At this point I wont make any experiments with medications. After cipro I find this idea crazy. Not for others here on PR - don't get me wrong - but for me.

But again: I can't find the difference between being floxed and having ME. In my opinion, the floxed all have ME! So if one could understand what flouroquinolones exactly do, that might be helpful with ME as well...

Martin, you are young and your illness may disappear quickly all by itself, so you don't need to experiment any drug.
I am ill for 35 years (I had my first Minocycline treatment as a teen), so my point of view has changed over time.
My first muscles symptoms were some kind of cramps when I was contracting too long, and pain after exercise (pain for 2 days).

The question of seing floxed as a toxical model of ME is interesting, but fluoroquinolones have several ways of being toxic to many tissus and cells, so it is rather complex and not all elucidated yet.
I'm not sure that all the floxed have the same kind of symptoms, do they?

How did you get this tested? I always hit the wall when I try to convince any neurologist to diagnose damage done by the atbx.
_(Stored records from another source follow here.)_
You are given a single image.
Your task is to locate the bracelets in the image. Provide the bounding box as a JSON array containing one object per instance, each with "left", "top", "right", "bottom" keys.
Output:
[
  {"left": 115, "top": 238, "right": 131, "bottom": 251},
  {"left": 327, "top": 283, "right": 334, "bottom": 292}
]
-Tests for neuromuscular junction disorders diagnosis are:

  • Repetitive nerve stimulation
  • Electromyography (EMG)
  • Nerve conduction studies
  • Exercise testing
  • Single-fiber EMG
the treatment is cholinesterase inhibitor (MESTINON...)

-Tests for HypoPP is a specific kind of electromyography (see here)

The treatment is DIAMOX or other carbonic anhydrase inhibitors.

I didn't have any EMG testing, but I talked to my GP and he agreed that a trial with these medications was worth doing, given the fact that they are not pricey and that the benefit/risk balance was good.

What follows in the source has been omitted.